After reading Rick Casey’s commentary on the Woolworth Building, I was reminded that it is a powerful historical juxtaposition that the Woolworth faces the Alamo. The Battle at the Alamo, a mission turned fort on one side of the plaza, is a symbol of despair for my ancestors. The Woolworth building, across the plaza, is a symbol of reconciliation, change, and hope.
That the Woolworth’s survival could be determined by the defenders of the Alamo redesign is serendipitous and offers San Antonio and the entire state the opportunity to fully address the rich legacy of the entire plaza. In the Battle of the Alamo, Texians were fighting for their freedom to establish the Republic of Texas. Tragically, for my ancestors, freedom for the Alamo defenders signaled enslavement for black Texans. The Texians’ opponent, Mexico, had outlawed slavery in its territories which included Tejas. However, Texians who wanted to grow cotton in Tejas needed free labor in order to make these crops profitable.
The Battle of the Alamo was a devastating blow to the effort to create a republic. However, the war was won approximately one month later at the Battle of San Jacinto in April 1836. It followed that through Section 9 of the General Provision of the Constitution of the Republic of Texas, also in 1836, slavery was legally established in the Republic. The number of enslaved Africans who were brought to Texas grew by thousands. Slavery continued in 1845 when the Republic became a state and remained until June 19, 1865. Freed African Americans were subjected to segregation, Jim Crow laws, unfair incarceration, discrimination, redlining, and much more.
Almost 100 years later, in 1960, black people found the courage to demand that stores, like Woolworth’s, that accepted their money for merchandise, allow them to eat at the lunch counters. It was the young Mary Lillian Andrews, a 17-year-old freshman at Our Lady of the Lake University and president of the teen members of the NAACP, who wrote to all the downtown stores with lunch counters asking them to desegregate. She was a member of the Sutton family of San Antonio (two of her uncles were G. J. Sutton and Percy Sutton), a family known for their leadership and fearless dedication to the truth.
Her actions prompted a mass meeting that planned sit-in demonstrations. Thanks to the leadership of San Antonio’s religious community, the NAACP, civic and business leaders, as well as military advisors from local bases (that had already been integrated), the downtown stores desegregated on March 16, 1960, without protest and violence. Jet magazine published a photo of Andrews and a friend eating at the newly integrated Woolworth lunch counter, and Jackie Robinson, who had visited San Antonio around that time, told The New York Times that what San Antonio had done “should be told around the world.”

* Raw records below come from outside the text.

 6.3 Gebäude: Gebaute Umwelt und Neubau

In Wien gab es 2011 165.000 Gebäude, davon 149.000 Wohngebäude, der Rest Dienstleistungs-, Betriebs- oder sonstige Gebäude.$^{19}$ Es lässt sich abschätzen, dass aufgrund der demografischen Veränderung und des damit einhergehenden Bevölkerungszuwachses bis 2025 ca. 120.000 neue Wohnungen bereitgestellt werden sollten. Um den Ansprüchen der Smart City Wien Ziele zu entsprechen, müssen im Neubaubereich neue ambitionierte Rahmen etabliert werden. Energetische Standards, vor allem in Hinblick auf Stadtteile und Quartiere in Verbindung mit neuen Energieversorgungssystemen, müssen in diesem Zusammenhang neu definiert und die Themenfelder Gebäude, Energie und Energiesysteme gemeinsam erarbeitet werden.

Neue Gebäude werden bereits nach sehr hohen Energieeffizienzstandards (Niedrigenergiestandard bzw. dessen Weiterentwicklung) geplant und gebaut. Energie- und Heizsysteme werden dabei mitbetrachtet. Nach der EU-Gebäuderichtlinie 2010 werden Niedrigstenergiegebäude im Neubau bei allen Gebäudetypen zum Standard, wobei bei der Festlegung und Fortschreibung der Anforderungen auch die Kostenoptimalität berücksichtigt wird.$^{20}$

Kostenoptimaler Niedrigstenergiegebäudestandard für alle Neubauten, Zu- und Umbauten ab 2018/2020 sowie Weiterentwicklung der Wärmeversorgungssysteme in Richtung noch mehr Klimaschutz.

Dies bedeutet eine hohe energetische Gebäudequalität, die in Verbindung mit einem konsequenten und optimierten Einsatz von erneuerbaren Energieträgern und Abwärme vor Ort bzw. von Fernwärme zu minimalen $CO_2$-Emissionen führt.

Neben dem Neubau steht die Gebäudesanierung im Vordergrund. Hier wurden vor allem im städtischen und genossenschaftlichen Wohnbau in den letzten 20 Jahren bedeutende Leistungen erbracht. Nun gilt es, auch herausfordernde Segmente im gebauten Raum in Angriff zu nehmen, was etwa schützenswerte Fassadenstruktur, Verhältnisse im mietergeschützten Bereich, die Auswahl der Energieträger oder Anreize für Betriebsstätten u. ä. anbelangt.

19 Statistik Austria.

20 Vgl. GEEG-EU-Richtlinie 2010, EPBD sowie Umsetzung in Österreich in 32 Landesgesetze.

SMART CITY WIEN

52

The desegregation of the lunch counters at the Woolworth acknowledges San Antonio’s participation in the civil rights movement. The Woolworth is a symbol of change for San Antonio, a symbol of freedoms won beyond the battlefield.
The Woolworth Building should be preserved as a place to interpret San Antonio’s unique role in civil rights history for visitors and San Antonians alike. The interpretation could take more than one path. It could be a space for conflict resolution, a space for civic education, and a San Antonio museum of African American history.
All of this adds a richness and depth to the story of freedom at Alamo Plaza. To ignore the opportunity to support the coexistence of these two iconic landmarks is to, once again, negate the power, the impact, the importance, and the veracity of African Americans in San Antonio, in Texas, and in the United States of America. In 2019, we know better and must do better.
As African Americans, we have earned this respect.